The syndrome of apparent mineralocorticoid excess is a rare cause of juvenile hypertension that was first described in 1979; since then, an additional 25-30 cases have been reported. Patients present with severe hypokalemia and metabolic alkalosis and suppressed plasma renin activity (PRA) and aldosterone levels. Two types of apparent mineralocorticoid excess have been described.

Type I apparent mineralocorticoid excess is characterized by impaired 11β-hydroxysteroid dehydrogenase (11β-HSD) activity with impaired conversion of cortisol to cortisone and impaired 5β-reductase activity. These patients have markedly elevated urinary ratios of cortisol, tetrahydrocortisol (THF), and allo-THF to cortisone, tetrahydrocortisone (THE), and allo-THE. Many of these patients have molecular defects of 11β-HSD type 2 (11β-HSD2).

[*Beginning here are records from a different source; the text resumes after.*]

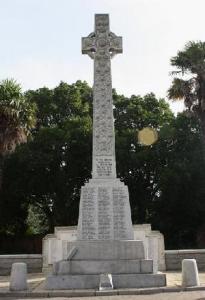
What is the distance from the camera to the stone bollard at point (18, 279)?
459 inches

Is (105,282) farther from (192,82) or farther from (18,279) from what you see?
(192,82)

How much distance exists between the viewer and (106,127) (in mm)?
14258

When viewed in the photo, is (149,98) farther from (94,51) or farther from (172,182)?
(94,51)

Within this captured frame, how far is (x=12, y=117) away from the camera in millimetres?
23766

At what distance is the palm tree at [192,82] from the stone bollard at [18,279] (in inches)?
582

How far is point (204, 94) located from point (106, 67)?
34.9 feet

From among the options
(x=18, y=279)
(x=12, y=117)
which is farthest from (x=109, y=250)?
(x=12, y=117)

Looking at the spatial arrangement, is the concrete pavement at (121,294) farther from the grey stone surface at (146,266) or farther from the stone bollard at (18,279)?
the grey stone surface at (146,266)

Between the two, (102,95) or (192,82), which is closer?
(102,95)

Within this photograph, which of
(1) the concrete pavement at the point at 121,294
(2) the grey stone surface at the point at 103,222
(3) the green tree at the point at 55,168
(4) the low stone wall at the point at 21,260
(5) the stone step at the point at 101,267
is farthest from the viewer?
(3) the green tree at the point at 55,168

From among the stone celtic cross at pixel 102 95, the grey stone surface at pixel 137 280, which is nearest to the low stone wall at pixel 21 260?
the stone celtic cross at pixel 102 95

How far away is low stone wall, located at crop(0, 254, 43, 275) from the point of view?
1891 centimetres

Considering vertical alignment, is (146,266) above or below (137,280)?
above

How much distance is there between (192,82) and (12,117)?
9.83 m
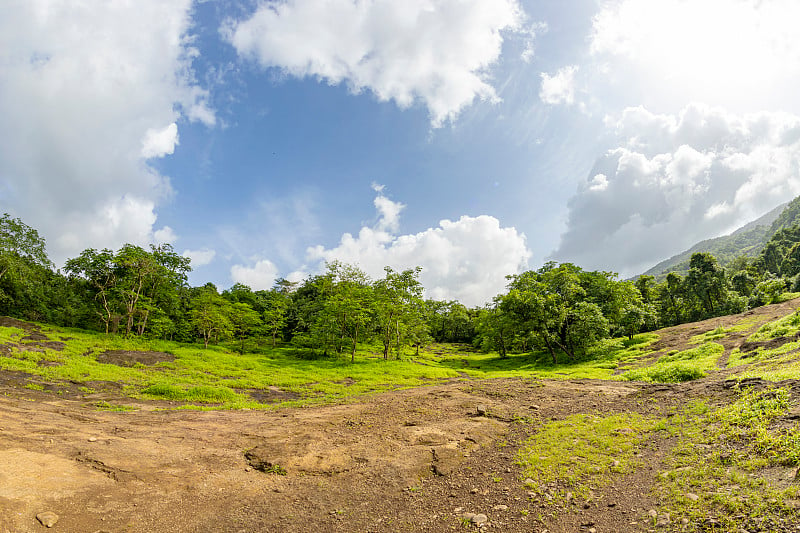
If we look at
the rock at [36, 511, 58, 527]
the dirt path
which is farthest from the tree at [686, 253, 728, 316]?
the rock at [36, 511, 58, 527]

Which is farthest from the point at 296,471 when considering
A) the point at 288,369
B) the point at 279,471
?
the point at 288,369

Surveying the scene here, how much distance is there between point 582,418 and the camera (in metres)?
12.6

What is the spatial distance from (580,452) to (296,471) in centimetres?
809

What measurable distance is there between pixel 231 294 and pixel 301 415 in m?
61.1

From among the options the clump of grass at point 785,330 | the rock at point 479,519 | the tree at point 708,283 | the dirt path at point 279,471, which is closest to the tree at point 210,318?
the dirt path at point 279,471

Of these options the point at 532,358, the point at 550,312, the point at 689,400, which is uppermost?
the point at 550,312

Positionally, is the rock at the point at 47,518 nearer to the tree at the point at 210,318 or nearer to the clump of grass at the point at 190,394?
the clump of grass at the point at 190,394

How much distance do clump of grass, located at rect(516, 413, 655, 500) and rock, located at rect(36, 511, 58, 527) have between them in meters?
9.74

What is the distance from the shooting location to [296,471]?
9.16 m

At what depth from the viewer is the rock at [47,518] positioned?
19.5 feet

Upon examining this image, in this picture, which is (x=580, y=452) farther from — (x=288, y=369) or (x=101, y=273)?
(x=101, y=273)

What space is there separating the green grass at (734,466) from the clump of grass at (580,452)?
3.75ft

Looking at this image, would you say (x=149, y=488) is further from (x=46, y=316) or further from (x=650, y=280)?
(x=650, y=280)

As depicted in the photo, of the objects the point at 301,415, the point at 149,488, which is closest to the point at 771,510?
the point at 149,488
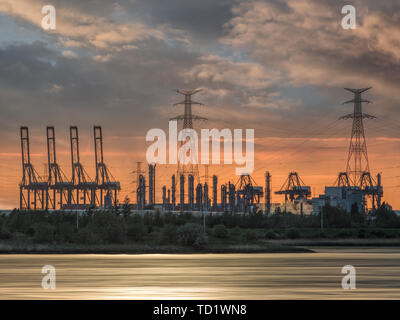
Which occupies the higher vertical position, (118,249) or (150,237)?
(150,237)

Type II apparent mineralocorticoid excess is characterized by a decreased rate of cortisol clearance and turnover but a normal urinary THF-to-THE ratio.

Treatment of apparent mineralocorticoid excess is often difficult. A low-sodium diet in conjunction with spironolactone 1-4 mg/kg/day is often effective but may not yield long-lasting results. Patients with type II apparent mineralocorticoid excess respond to suppression of cortisol production with dexamethasone, a steroid with little mineralocorticoid activity. The problem is that dexamethasone has its significant growth-suppressing properties and therefore is not suitable for growing children.